Ponga Jim chuckled. “No soap, pal.”

“What do you mean?” Essen said. “Is it not obvious if the head is gone that a headhunter must take it? Who else had use for heads?”

Jim chuckled. “Whoever killed Kim didn’t know I was going to come along so conveniently and be accused. He wanted Frazer out of the way, because Frazer knew something. But he didn’t want any investigation or questions asked. So he took the head, thinking it would be passed off as a headhunter’s job.”

“Why couldn’t it be?” Bonner asked.

“Simply because,” Jim said drily, “headhunters do everything according to habit and custom. The removal of a victim’s head follows a set pattern. Papuans always do it in the same manner, and rather neatly. Our friend who knocked off Kim just hacked off the head, not knowing his Papuan customs. As I said,” Jim looked up, grinning at Essen, “the guy who figured that one out was a dumb cluck with a head like a cabbage.”

“Then you believe Frazer, or rather, Rinehart, was killed by a white man?” Fife asked thoughtfully.

Ponga Jim nodded. “I sure do. Furthermore,” he added, “Frazer is still around somewhere, still ready to tell what he knows. Find him and you’ll blow the lid off more than Kim Rinehart’s murder. And when you begin to get suspects, ask them one question.”

“What?” Albran demanded.

“Ask them: ‘What do you know about the Well of the Unholy Light’!”

Silence gripped the saloon, and Jim saw Fife watching Essen. The man’s face was set and stiff. He was staring at Ponga Jim, his glance fairly ablaze with hatred.

“What do you mean?” Bonner asked. “What is the Well of the Unholy Light?”

“Back up on the slope of Gam Konora is a well that shows a peculiar, misty glow at night,” Jim explained. “It is phosphorescent or something. You can’t trace the origin of the light, either. There’s a batu paduran there. In other words, a stone city. It isn’t so very far from here. A day’s travel if you know the trails.”

“What does it have to do with this murder?” Fife asked.

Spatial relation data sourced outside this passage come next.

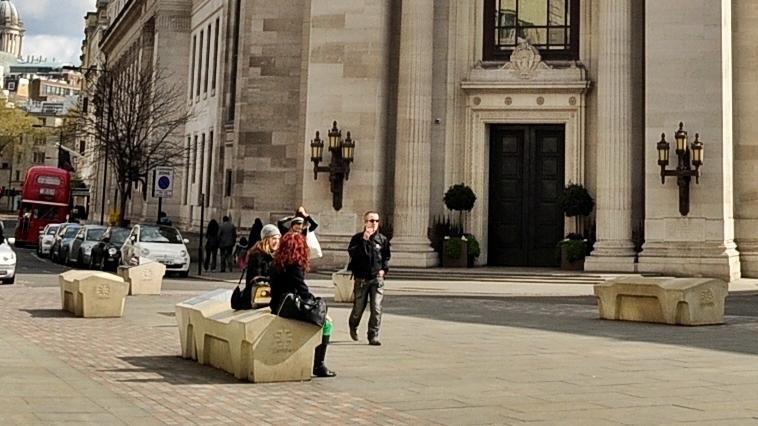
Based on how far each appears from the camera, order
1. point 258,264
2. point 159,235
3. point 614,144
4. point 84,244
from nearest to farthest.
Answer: point 258,264, point 614,144, point 159,235, point 84,244

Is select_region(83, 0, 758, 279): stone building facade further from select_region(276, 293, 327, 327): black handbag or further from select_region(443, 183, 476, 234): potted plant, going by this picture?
select_region(276, 293, 327, 327): black handbag

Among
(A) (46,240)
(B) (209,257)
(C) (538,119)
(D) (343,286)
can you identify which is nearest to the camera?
(D) (343,286)

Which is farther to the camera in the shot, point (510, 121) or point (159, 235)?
point (159, 235)

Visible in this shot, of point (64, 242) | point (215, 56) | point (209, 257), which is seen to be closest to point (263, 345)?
point (209, 257)

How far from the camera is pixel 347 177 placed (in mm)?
30109

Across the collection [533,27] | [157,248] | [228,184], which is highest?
[533,27]

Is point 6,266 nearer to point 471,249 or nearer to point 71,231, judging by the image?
point 471,249

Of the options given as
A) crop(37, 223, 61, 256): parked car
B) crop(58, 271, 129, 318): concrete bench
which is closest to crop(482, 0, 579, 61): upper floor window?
crop(58, 271, 129, 318): concrete bench

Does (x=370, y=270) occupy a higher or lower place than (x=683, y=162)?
lower

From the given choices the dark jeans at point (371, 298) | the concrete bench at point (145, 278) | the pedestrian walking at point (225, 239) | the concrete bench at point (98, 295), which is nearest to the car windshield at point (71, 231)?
the pedestrian walking at point (225, 239)

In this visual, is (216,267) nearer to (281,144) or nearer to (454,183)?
(281,144)

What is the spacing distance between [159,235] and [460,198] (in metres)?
9.76

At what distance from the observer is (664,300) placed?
1758 centimetres

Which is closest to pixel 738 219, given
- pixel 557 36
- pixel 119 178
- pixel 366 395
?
pixel 557 36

Ponga Jim Mayo got up slowly, reaching for his cap.

“That’s your problem,” he said seriously. “But whoever killed Rinehart will answer to me. He wasn’t my friend, but we fought a couple of wars together, and men who do that don’t fail each other. So,” Jim looked first at Essen and then at Albran, “I’m declaring myself in for the duration!”

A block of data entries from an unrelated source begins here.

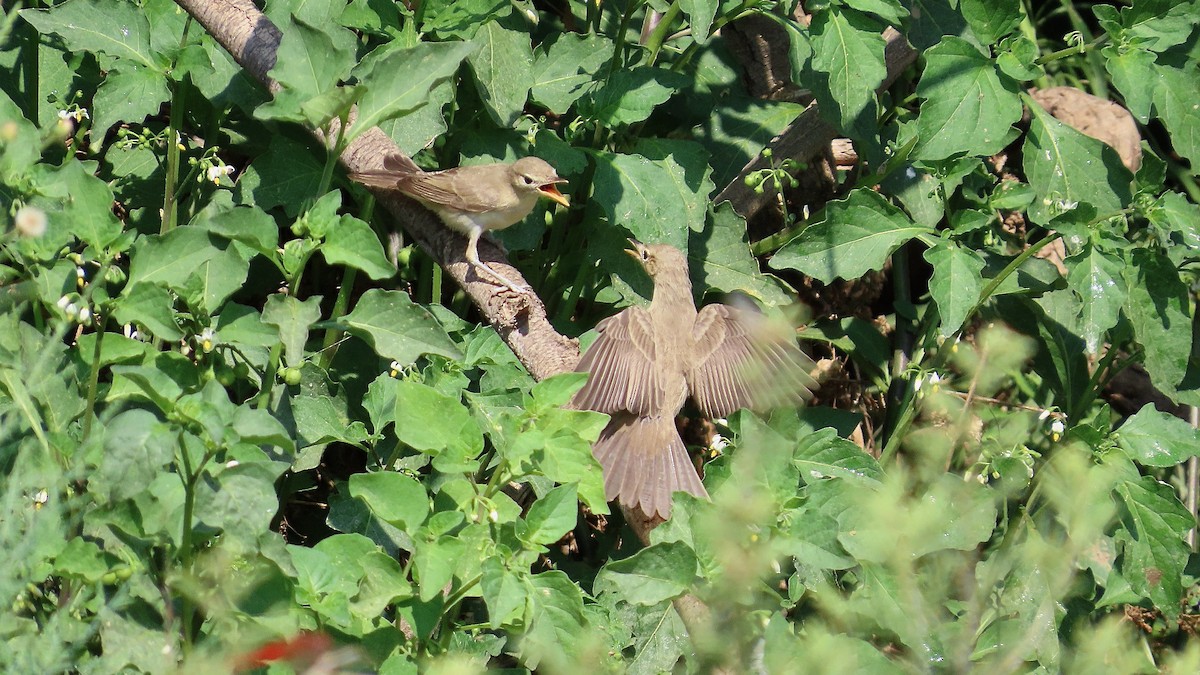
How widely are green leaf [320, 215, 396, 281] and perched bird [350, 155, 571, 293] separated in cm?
94

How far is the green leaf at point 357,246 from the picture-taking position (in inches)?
123

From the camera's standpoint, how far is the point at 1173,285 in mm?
4504

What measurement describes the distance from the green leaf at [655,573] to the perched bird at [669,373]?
117 centimetres

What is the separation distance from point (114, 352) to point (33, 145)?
59cm

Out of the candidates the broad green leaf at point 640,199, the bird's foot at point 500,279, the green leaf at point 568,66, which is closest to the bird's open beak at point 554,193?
the broad green leaf at point 640,199

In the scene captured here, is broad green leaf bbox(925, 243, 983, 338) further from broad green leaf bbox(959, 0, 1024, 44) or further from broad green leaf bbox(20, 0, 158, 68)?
broad green leaf bbox(20, 0, 158, 68)

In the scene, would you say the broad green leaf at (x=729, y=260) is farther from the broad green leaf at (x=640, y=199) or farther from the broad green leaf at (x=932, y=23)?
the broad green leaf at (x=932, y=23)

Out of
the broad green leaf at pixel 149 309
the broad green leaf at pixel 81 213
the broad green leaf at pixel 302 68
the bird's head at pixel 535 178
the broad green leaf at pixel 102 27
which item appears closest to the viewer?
the broad green leaf at pixel 149 309

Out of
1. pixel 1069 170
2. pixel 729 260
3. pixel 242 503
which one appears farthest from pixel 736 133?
pixel 242 503

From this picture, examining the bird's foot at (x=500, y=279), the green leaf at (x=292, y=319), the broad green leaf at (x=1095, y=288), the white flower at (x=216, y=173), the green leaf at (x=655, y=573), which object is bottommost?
the broad green leaf at (x=1095, y=288)

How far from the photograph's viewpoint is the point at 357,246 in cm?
314

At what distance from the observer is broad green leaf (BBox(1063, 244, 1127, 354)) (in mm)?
4266

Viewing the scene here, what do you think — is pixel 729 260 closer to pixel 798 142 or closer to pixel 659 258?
pixel 659 258

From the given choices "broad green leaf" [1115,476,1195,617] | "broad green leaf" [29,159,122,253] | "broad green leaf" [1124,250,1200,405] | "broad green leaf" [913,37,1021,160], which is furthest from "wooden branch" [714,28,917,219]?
"broad green leaf" [29,159,122,253]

After they had gone, Jim stood staring out the porthole thoughtfully. The rain had begun again, a cold, slanting rain. He looked toward the green shores of Halmahera, looming gray now. He had a sense of impending danger that left him restless and ill at ease. Unconsciously, his hand strayed to the butt of his heavy Colt.

Frazer had stumbled on something big, he knew. But what? The only clue he had that wasn’t available to them all from the beginning was the slip of paper from the desk in Frazer’s cabin. It had been torn, and just enough remained to tell him the words had been “Well of the Unholy Light.” And Jim knew about the well, somewhere up on the slopes of Gam Konora, over five thousand feet of active volcano and a taboo region, rarely visited by anyone, native or white.

That Colonel Sutherland, masquerading as Bonner, was around, offered ample evidence that this was something international in scope. It also meant that somewhere in the vicinity Major William Arnold would be working on the problem.

         

Ponga Jim grinned. He and William were to brush elbows again. But where, he wondered then, did Kim Rinehart fit into the picture? How did he happen to be on the spot when the killer arrived for Frazer?

Yet whatever was in the wind was too big for Essen. The man was dangerous, but not the type to lead any action as big as this must be. Albran was Dutch but, like a scattering of his countrymen, was obviously pro-Nazi. Fife and Sutherland, he had learned, had been hunting near Mount Sabu and so had an alibi for being on hand. But what was the answer?

There seemed only one chance of finding out—to go to the Well of the Unholy Light.

         

The rain had ceased and the clouds were breaking up when Ponga Jim Mayo rounded the shoulder of Gam Konora and looked down on the steep canyon that separated him from the plateau where the well was supposed to be. He hesitated, staring down.

The canyon was a fearful gash in the earth and washed by a charging, plunging mountain stream. Across from him the wall of the mountain broke, and he could look past it to the plateau beyond. A huge stone column reared from the jungle, at least a hundred feet high, and beyond it was a square tower, half fallen to ruins.

It was then he saw the bridge, not more than a hundred feet away, but blending its color so easily with the rock as to be almost invisible, a swaying bridge of hemp rope, native-made, suspended across the three hundred feet of the canyon. Below it was the stream. Jim looked down and then started for the swaying bridge.

It trembled giddily at his first step, and he had taken no more than three steps before he had a feeling that he was being watched. Carefully, yet with seeming carelessness, his eyes searched the jumble of rocks he was approaching. There was nothing, no movement or indication of life.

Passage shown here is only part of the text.